Back when President Obama was lecturer Obama at the University of Chicago Law School, he gave final exams in constitutional law. We’ve already explored his questions and recommended answers from his first year, 1996, here and here.

Now it’s time to move on to lecturer Obama’s final from 1997. Once again, constitutional law exams work in a very specific way: the teacher presents an “issue-spotting” question, in which students are asked to provide analysis of a set of facts; the teacher then provides sample answers, so students know if they covered the issues.

Here’s the first question from Obama’s 1997 exam.

The situation is a cross between Dolly the Sheep and Terri Schiavo.
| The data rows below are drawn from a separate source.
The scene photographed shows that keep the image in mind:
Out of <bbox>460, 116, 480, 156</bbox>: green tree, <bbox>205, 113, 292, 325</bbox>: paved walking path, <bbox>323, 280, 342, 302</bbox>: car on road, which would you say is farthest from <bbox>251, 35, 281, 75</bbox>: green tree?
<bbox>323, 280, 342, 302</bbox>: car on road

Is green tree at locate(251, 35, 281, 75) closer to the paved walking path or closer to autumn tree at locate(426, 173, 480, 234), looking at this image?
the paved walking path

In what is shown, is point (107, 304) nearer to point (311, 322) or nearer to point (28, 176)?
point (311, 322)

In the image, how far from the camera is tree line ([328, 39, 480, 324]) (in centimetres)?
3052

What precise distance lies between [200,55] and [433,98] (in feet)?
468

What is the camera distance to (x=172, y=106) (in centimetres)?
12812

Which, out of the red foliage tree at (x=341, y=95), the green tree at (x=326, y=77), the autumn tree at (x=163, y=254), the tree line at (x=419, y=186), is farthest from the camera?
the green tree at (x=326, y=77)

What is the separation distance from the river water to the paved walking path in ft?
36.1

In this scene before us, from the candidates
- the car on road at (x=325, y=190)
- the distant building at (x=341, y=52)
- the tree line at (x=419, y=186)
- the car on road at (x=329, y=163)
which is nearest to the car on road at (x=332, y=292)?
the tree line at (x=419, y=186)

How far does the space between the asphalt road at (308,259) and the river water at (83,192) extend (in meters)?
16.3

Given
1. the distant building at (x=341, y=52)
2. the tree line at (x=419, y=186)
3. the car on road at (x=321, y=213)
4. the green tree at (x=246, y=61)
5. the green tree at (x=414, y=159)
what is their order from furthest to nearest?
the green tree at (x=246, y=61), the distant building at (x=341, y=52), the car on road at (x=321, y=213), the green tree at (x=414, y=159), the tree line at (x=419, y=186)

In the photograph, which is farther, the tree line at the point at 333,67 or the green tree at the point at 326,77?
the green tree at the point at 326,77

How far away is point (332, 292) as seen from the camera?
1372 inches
Essentially, many years in the future, there’s a young woman, Dolly. After a car accident, Dolly enters into a severe vegetative state with no possibility of recovery. Her parents, Mary and Joseph (you have to love the carefully chosen anti-religious implications here), whom she has given joint authority over her in a living will, decide to pull the plug. They also decide that they want to clone her. The problem is that the state has passed a law against cloning. The second problem is that other states that allow cloning require consent of the cloning subject, unless the subject is a terminally ill child – and it’s unclear whether Dolly gave her consent, though she had no moral objections to cloning.

This presents a question: is there a constitutional right to cloning?

Here the analysis of Obama’s suggested answer:

So here’s what we’ve learned: Obama believes that the right to privacy should encompass everything up to and including cloning; he thinks that religious morality must be struck down by courts when implemented in law, even though it is supported by thousands of years of tradition; he believes that the state has no interest in family formation; he wants the state to implement morality only when it is his morality.